An expert on the American presidency and immigration policy, Tichenor is the UO’s Philip H. Knight Chair of Social Science and a program director at the university’s Wayne Morse Center for Law and Politics.
Thanks to a seed grant from donors Tom and Carol Williams, Tichenor was able to launch an idea that’s transforming lives.
Now in its fourth year, his Morse Scholars Program selects 25 to 30 sophomores and juniors each fall, with a total of about 70 overall.
The goal is to give them a “deep-dive” opportunity of the sort usually reserved for graduate students—the same goal that inspired the Williams to set up their fund for undergraduate education.
A hallmark of the program is Democratic Dilemmas, an honors seminar where Morse Scholars explore issues ranging from climate change to national security.
“We’ve created a comfortable space for people with a variety of political perspectives,” Tichenor says. “Students develop really strong friendships across ideological divides, which is great to watch.”
Morse Scholars are on their way up. They’re winning coveted internships and scholarships, including the UO’s first Truman Scholarship in decades.

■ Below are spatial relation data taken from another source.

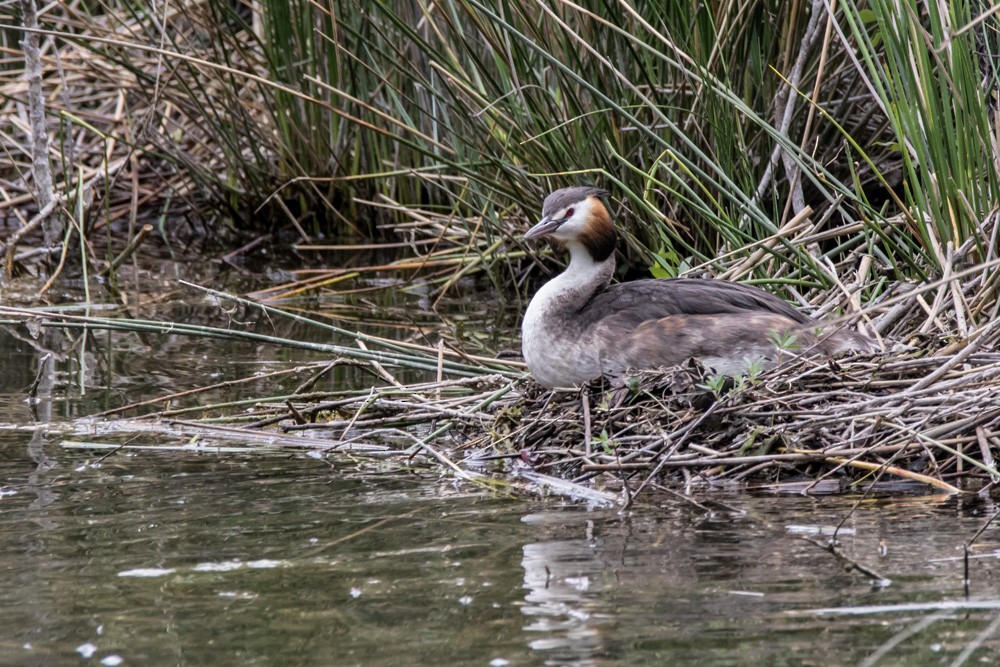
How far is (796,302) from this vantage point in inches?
225

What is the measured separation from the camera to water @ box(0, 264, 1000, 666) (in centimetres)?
293

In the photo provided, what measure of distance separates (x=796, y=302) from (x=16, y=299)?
164 inches

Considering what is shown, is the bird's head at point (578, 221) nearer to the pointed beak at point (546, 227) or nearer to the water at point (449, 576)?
the pointed beak at point (546, 227)

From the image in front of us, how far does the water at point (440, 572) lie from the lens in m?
2.93

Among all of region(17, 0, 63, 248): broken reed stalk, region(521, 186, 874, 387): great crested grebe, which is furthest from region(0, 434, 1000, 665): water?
region(17, 0, 63, 248): broken reed stalk

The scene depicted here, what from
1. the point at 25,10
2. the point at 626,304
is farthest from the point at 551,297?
the point at 25,10

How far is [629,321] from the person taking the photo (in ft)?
16.4

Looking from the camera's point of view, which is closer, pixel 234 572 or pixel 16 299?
pixel 234 572

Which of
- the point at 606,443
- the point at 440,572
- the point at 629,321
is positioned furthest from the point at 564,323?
the point at 440,572

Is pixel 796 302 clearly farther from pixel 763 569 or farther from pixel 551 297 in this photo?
pixel 763 569

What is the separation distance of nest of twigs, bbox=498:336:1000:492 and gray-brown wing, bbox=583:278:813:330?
13.0 inches

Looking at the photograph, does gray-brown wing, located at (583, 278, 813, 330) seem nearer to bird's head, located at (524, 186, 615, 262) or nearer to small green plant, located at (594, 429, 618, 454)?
bird's head, located at (524, 186, 615, 262)

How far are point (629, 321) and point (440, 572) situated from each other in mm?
1756

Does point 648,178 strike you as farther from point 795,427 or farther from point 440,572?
point 440,572
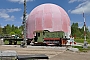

“One graduate e-mailed me earlier this year and said he had just passed six other recent grads who are working as key staffers in Oregon’s state senate and house offices,” Tichenor says. “One is in the governor’s office, and others are working in Washington or studying in top grad programs. I’m looking forward to seeing how their network builds as time goes on.”
While a gift got the program going, the need for help from donors is ongoing. Typically, students need transportation to complete externships at the local, state, and national levels, and stipends for honors research and field trips to meet leaders in Salem and Portland.